Piaf's life is a bio-pic maker's dream: raised on the streets and in a brothel, consorting with gangsters who rubbed out her first impresario, falling in love with the married boxer Marcel Cerdan, becoming addicted to morphine, riddled with infirmities throughout her mature years, Piaf poured all her toughness and pain into her performances. Dayan jumps from one melodramatic incident to another, shuffling the sequence of tenses, as if we all know her story (as all her fans do) and need only glimpses of time and place to situate us. The movie is like an iTunes player on Random. At times it has the power of its subject, and is best when sticking to showbiz cliches (Barbe as Raymond Asso, teaching Piaf the fine points of performance) or showing Cotillard lip-synching to Piaf songs that are as familiar to the French as "La Marseillaise."

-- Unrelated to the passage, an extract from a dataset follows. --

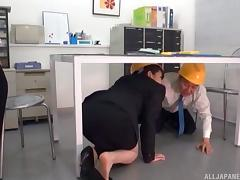 Construction site manager bangs his sexy new assistant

Given this one-disc DVD's steep list price, you'd expect copious extras, but there's only a 7 min. backgrounder with Dahan and Cotillard. I was disappointed that the DVD didn't have what the movie lacked: extensive footage of the real star. For tangy taste of the Piaf charisma, go to YouTube, which has TV and movie clips of Piaf singing "Milord," "No, je ne regrette rien," "Hymne a l'amour" and "La vie en rose." Try to watch them in chronological order, to trace her heroic, self-lacerating journey from belligerent youth to accomplished spellbinder to poignant invalid magic she wove is in these moments, not in the movie.
P.S.: Again the trailers are mandatory. And on this disc, unlike the Shrek, you can't fast-forward through them.